## [Record excerpts]
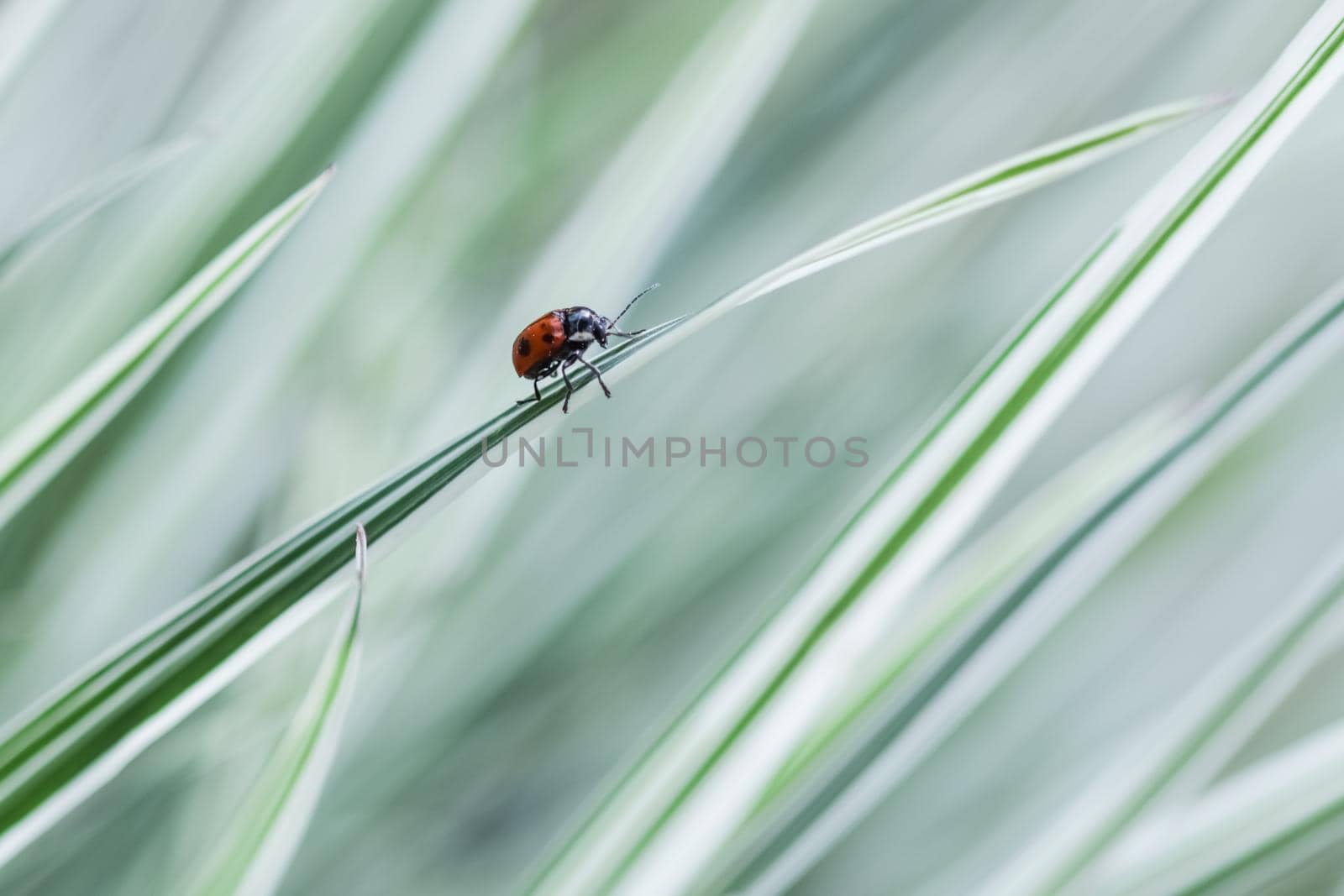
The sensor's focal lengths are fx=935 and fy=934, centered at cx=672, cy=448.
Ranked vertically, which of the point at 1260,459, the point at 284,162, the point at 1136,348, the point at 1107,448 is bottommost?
the point at 284,162

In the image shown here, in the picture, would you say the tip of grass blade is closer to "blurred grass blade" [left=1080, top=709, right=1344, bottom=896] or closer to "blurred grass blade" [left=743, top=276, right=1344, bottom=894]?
"blurred grass blade" [left=743, top=276, right=1344, bottom=894]

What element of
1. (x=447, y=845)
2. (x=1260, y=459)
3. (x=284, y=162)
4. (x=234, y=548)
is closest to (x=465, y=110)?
(x=284, y=162)

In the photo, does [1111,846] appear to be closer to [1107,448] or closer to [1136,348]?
[1107,448]

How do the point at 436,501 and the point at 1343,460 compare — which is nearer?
the point at 436,501

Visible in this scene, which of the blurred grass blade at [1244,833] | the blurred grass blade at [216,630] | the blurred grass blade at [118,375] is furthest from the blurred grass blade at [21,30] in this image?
the blurred grass blade at [1244,833]

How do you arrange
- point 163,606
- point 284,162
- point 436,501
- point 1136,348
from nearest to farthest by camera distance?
point 436,501
point 284,162
point 163,606
point 1136,348

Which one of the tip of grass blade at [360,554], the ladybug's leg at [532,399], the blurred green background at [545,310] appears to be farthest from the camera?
the blurred green background at [545,310]

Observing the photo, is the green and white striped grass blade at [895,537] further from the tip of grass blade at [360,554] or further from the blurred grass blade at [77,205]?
the blurred grass blade at [77,205]
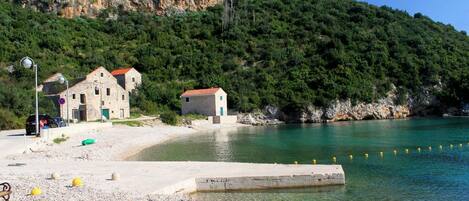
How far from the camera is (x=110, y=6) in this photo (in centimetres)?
11369

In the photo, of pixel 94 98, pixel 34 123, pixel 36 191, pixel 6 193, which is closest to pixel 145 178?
pixel 36 191

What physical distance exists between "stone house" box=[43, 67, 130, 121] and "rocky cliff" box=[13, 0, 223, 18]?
172 feet

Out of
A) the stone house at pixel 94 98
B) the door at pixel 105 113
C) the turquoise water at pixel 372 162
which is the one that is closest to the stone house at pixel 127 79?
the stone house at pixel 94 98

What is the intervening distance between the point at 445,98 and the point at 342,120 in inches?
904

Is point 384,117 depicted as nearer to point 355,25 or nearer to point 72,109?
point 355,25

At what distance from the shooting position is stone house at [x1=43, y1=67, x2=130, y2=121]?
55.0 metres

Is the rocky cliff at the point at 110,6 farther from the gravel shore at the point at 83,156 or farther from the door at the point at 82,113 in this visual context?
the gravel shore at the point at 83,156

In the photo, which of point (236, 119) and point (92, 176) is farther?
point (236, 119)

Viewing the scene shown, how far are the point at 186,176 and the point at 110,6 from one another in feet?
345

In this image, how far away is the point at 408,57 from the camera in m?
89.2

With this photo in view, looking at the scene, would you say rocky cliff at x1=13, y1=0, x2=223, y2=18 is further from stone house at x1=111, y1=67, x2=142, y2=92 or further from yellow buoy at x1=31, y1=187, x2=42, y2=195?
yellow buoy at x1=31, y1=187, x2=42, y2=195

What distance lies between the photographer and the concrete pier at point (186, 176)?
15.6m

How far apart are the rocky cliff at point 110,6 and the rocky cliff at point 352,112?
57.6 meters

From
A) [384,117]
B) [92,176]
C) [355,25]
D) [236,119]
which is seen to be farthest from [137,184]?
[355,25]
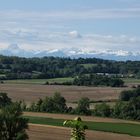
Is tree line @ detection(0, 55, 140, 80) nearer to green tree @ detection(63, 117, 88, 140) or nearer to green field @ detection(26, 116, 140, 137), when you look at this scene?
green field @ detection(26, 116, 140, 137)

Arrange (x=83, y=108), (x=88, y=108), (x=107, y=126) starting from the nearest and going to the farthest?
(x=107, y=126) < (x=83, y=108) < (x=88, y=108)

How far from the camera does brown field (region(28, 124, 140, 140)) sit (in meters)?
49.2

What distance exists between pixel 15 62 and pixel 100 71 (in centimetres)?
3016

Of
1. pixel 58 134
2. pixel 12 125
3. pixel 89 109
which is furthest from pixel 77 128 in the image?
pixel 89 109

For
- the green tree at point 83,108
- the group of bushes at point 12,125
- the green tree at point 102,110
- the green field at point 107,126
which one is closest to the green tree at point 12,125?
the group of bushes at point 12,125

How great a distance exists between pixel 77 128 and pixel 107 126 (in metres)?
55.2

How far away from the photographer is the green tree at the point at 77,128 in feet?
26.7

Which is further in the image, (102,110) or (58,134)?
(102,110)

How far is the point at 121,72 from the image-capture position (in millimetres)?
194625

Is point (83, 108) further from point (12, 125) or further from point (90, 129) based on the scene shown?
point (12, 125)

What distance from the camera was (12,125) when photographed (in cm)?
4200

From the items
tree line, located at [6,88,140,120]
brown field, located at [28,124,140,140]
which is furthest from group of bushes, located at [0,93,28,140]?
tree line, located at [6,88,140,120]

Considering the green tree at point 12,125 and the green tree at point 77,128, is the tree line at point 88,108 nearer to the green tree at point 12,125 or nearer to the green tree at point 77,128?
the green tree at point 12,125

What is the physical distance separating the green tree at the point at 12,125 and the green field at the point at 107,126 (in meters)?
15.8
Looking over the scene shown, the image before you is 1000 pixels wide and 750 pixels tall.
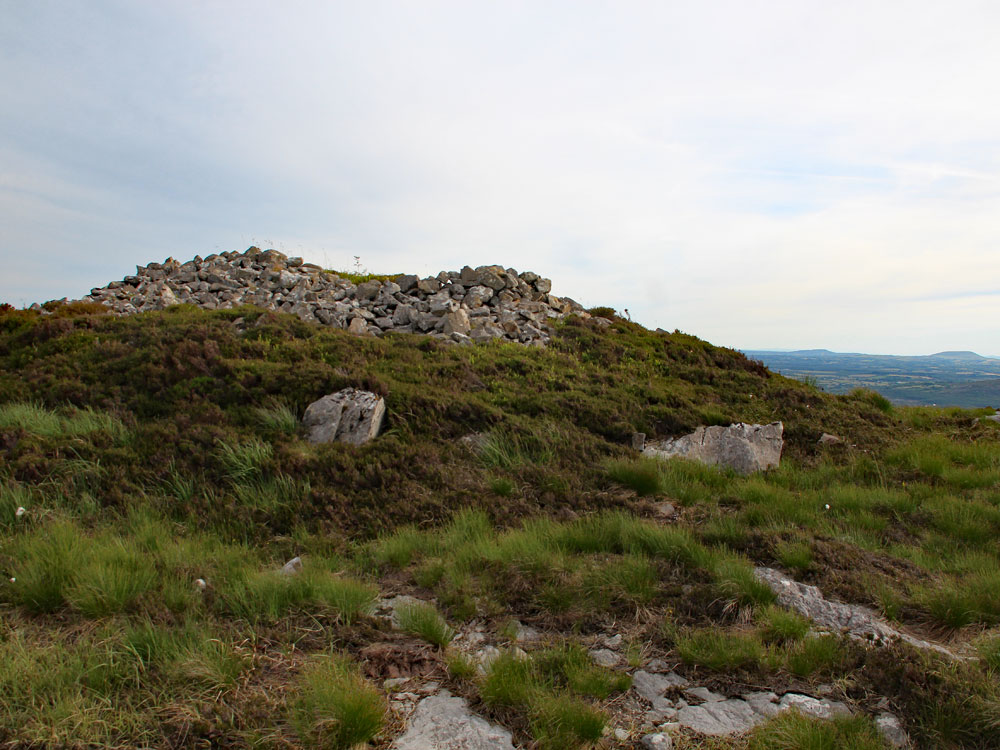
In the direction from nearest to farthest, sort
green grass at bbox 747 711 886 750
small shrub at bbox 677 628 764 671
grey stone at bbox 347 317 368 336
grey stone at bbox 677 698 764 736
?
green grass at bbox 747 711 886 750 → grey stone at bbox 677 698 764 736 → small shrub at bbox 677 628 764 671 → grey stone at bbox 347 317 368 336

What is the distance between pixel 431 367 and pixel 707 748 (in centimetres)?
785

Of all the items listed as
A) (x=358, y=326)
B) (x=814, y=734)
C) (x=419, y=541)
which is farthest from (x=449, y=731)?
(x=358, y=326)

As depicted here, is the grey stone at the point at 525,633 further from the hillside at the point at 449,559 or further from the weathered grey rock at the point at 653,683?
the weathered grey rock at the point at 653,683

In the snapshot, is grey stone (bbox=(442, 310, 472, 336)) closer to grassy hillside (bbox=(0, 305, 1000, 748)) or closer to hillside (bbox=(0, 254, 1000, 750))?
grassy hillside (bbox=(0, 305, 1000, 748))

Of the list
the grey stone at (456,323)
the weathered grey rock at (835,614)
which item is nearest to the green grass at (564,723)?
the weathered grey rock at (835,614)

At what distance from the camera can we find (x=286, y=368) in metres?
9.15

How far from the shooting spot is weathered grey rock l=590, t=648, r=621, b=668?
3.84 m

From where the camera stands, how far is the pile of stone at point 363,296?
1417 centimetres

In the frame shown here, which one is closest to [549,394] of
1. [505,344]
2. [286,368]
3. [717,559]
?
[505,344]

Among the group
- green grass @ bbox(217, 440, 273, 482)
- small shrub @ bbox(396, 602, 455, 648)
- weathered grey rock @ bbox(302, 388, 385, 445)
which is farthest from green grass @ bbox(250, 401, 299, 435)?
small shrub @ bbox(396, 602, 455, 648)

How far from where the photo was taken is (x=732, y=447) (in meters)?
8.56

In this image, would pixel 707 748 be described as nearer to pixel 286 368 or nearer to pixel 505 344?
pixel 286 368

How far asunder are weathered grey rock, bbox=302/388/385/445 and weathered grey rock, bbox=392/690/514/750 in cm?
469

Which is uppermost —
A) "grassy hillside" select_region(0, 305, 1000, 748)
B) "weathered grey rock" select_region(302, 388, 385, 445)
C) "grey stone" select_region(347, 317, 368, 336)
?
"grey stone" select_region(347, 317, 368, 336)
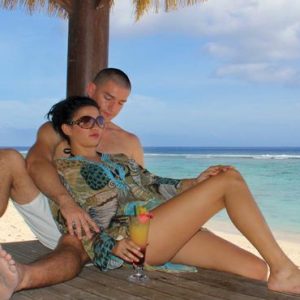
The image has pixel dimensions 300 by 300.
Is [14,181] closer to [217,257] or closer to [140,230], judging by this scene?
[140,230]

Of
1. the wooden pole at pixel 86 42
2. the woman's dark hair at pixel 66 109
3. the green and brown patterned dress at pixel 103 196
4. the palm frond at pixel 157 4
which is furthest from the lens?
the palm frond at pixel 157 4

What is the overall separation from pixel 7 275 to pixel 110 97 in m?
1.42

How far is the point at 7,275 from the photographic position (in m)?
1.86

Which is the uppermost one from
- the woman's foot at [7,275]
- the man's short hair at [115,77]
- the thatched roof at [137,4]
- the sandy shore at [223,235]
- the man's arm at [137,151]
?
the thatched roof at [137,4]

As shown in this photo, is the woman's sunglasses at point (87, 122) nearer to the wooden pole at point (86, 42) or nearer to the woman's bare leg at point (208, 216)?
the woman's bare leg at point (208, 216)

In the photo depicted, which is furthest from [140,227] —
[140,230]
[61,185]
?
[61,185]

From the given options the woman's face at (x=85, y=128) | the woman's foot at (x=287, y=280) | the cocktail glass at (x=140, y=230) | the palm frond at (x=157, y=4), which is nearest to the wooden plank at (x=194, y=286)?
the woman's foot at (x=287, y=280)

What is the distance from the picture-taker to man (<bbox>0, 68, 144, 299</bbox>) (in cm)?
207

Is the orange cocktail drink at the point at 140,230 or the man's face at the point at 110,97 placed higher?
the man's face at the point at 110,97

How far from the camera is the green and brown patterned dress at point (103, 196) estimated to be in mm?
Answer: 2494

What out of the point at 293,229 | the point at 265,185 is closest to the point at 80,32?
the point at 293,229

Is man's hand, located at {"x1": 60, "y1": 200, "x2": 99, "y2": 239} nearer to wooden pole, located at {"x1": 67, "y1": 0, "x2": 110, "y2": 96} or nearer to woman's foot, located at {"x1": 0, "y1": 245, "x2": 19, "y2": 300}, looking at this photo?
woman's foot, located at {"x1": 0, "y1": 245, "x2": 19, "y2": 300}

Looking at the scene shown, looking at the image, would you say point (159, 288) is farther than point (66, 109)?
No

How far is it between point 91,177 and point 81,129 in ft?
0.88
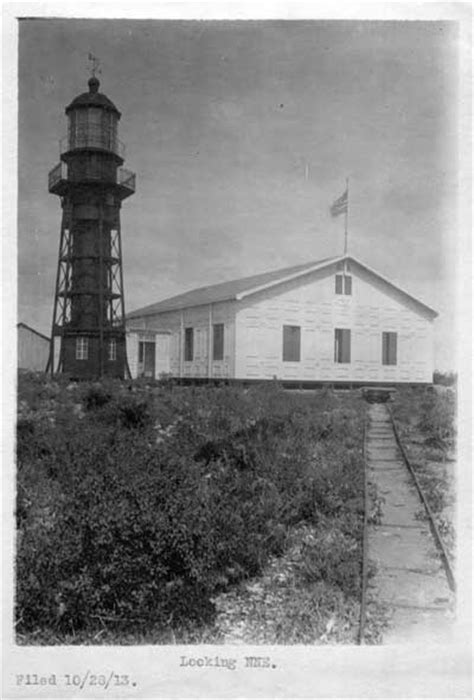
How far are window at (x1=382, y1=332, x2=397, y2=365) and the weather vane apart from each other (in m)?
5.18

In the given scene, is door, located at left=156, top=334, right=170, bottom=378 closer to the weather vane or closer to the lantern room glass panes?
the lantern room glass panes

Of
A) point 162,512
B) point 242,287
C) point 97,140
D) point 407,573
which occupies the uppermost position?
point 97,140

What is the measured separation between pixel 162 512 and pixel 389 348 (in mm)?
5824

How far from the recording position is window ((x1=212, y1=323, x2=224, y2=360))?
8869mm

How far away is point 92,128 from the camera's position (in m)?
7.80

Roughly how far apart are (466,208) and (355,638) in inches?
103

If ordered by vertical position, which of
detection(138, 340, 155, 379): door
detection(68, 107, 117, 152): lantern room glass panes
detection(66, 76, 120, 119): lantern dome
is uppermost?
detection(68, 107, 117, 152): lantern room glass panes

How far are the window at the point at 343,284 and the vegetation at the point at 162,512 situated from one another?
2.56 metres

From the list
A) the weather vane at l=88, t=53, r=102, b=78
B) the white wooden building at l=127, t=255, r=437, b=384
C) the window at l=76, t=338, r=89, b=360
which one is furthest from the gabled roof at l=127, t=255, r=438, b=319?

## [Your task]
Copy the rows above exactly as they appear, from the line containing "What is the intervening" through the line containing "55.0 metres", inclusive.

## [Reply to the task]
What is the intervening distance between the point at 445,98 and the point at 342,120 in inches?
904

Is point 384,117 depicted as nearer to point 355,25 or nearer to point 72,109?
point 355,25

At what distance from the shooting position is stone house at [x1=43, y1=67, x2=130, y2=121]?
55.0 metres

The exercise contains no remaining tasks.